One difficulty is that the pollen may not be available at the time the flower is in bloom. Another is that the plant may not produce any "apples" even though it has been fertilized. Some varieties produce apples much less easily than others, and some produce none at all.
There are ways which can help to overcome this.
Taking off all the blooms except the one to be pollinated increases the likelihood of the plant producing fruit and seeds.
Another tactic is to pick away the growing tubers so that the plant expends more energy in producing seeds than tubers.
Even so, the potato breeder may pollinate 20 different blooms and consider himself lucky if he gets 'apples' on two of them.
When these are full-grown, they are gathered, and the seeds washed out. Each fruit may contain from 100 to 300 seed.
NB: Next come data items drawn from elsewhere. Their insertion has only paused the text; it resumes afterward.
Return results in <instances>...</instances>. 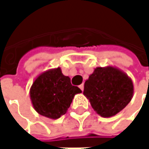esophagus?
Wrapping results in <instances>:
<instances>
[{"mask_svg": "<svg viewBox=\"0 0 149 149\" xmlns=\"http://www.w3.org/2000/svg\"><path fill=\"white\" fill-rule=\"evenodd\" d=\"M79 88H80V90L83 91H84V84H80V85H79Z\"/></svg>", "mask_w": 149, "mask_h": 149, "instance_id": "34e87169", "label": "esophagus"}]
</instances>
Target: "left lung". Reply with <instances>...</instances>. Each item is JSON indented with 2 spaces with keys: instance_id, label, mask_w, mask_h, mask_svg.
I'll use <instances>...</instances> for the list:
<instances>
[{
  "instance_id": "1",
  "label": "left lung",
  "mask_w": 149,
  "mask_h": 149,
  "mask_svg": "<svg viewBox=\"0 0 149 149\" xmlns=\"http://www.w3.org/2000/svg\"><path fill=\"white\" fill-rule=\"evenodd\" d=\"M84 95L102 117H111L123 110L134 95L132 79L117 67H97L84 83Z\"/></svg>"
}]
</instances>
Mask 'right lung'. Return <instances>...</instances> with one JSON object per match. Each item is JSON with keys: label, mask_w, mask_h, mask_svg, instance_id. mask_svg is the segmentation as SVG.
<instances>
[{"label": "right lung", "mask_w": 149, "mask_h": 149, "mask_svg": "<svg viewBox=\"0 0 149 149\" xmlns=\"http://www.w3.org/2000/svg\"><path fill=\"white\" fill-rule=\"evenodd\" d=\"M82 91L71 84V78L53 68L40 74L30 88L33 109L41 116L56 120L67 112L76 94Z\"/></svg>", "instance_id": "add662e5"}]
</instances>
These are sown in fine compost in early Spring, and when they have sprouted they are planted out.
They will usually produce a few small tubers in the first year, and a very small number will produce large ones. There is a case on record of a seed from a potato apple producing six pounds of reasonable-sized tubers between March and October.
The tubers of the seedlings in the first year are generally quite variable in type and colour. Then the selection process begins, and has to be continued for several years until the ones selected are 'stable'. A lot of patience is required, because a seedling which looks promising in its first two or three years may still have to be discarded if it fails to live up to its early promise.
(Paraphrased by ND from "The Potato" by Grubb & Guilford, 1912).